Hubiera sido un improperio decirle a la señora Vitale que parara de hablar. Sería como de un manotazo cerrar el pico de algún pajarillo y verlo caer, y saber que ya no cantaría nunca más. O sesgar la hierba hasta dejar un huerto sin vida.
Una avioneta surca el cielo en estos momentos, el parloteo de Vitale siquiera se oye. Es una pequeña avioneta de color azul, que despliega sus alas como las águilas, verla cómo cruza es pequeño espacio entre el caserío hasta el mar es un auténtico placer.
Mi sombrero se ha volado. Empieza ese airecillo, que más tarde será como los remolinos- Las andoriñas revolotean. Dicen que es porque habrá viento.
De modo que, me senté en el banquillo de madera sin barnizar, un banco de muchos años.

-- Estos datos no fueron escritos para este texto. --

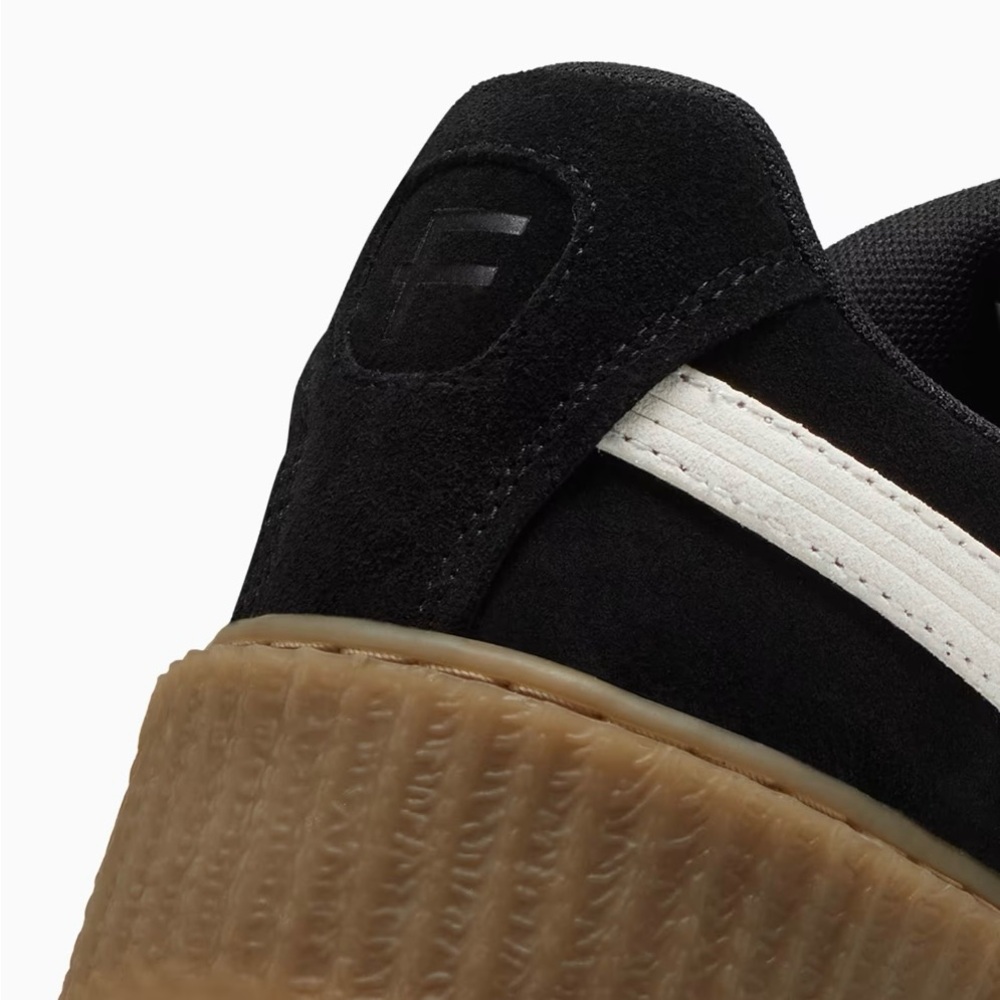 FENTY x PUMA Creeper Phatty Sneakers Unisex - Picture 7 of 13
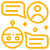 AI as a service (AIaaS)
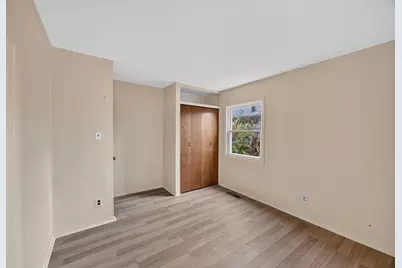 6336 Ohio Avenue, Hammond, IN 46323 - Photo 11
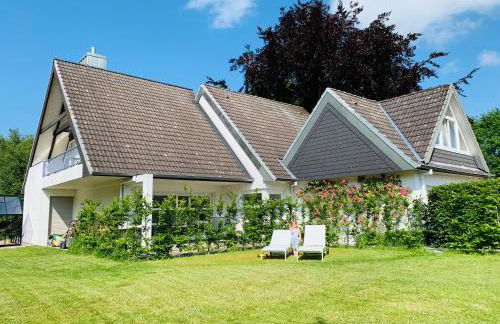 FUNCKyHOME Apartments - Foto 1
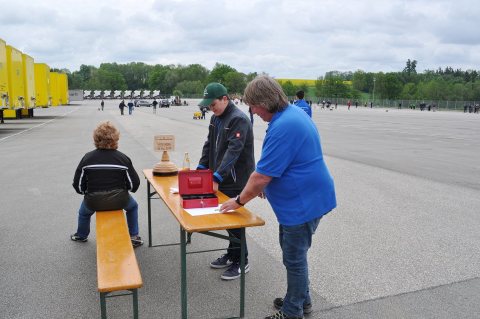 Schanzlturnier 2017 – Foto 41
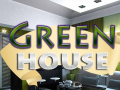 խաղ Green House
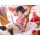 FURYU TENITOL Fig a la mode Kono Subarashii Sekai ni Bakuen wo! Megumin Complete Figure imagen 6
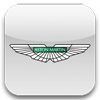ASTON MARTIN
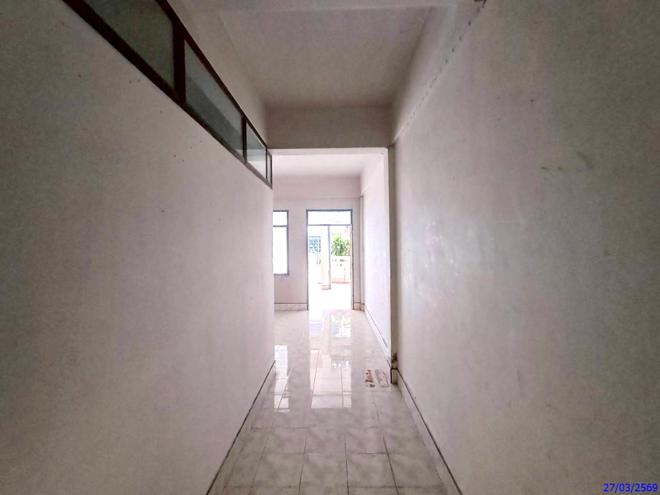 picture TOWN HOUSE 19.4 Sq.w. Muang Trang Trang for 1.5M - 8/24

Quizás muchas tardes alguien hizo lo mismo, leyendo un libro, o simplemente para observar el atardecer, un rojizo atardecer, el mismo que se aprecia ahora mismo.
La señora Vitale había terminado su charla. Fue interesante, una nunca sabe hasta que punto merece la pena esperar y escuchar.
Unas gotas de agua cayeron en mi nariz para luego dejarse abandonar en mis labios, entonces volví a recordarlo.
Pero lo que comenzó con pequeñas gotas aquí y allá, se convirtió en bendita lluvia que en unos veinte minutos arreciaba con fuerza. Serena, pero fuerte.
Las nubes se pintaron de un gris oscuro.
Volví a casa mojada, descalza. En realidad, feliz.
A veces una tormenta es lo más hermoso que pueda pasar.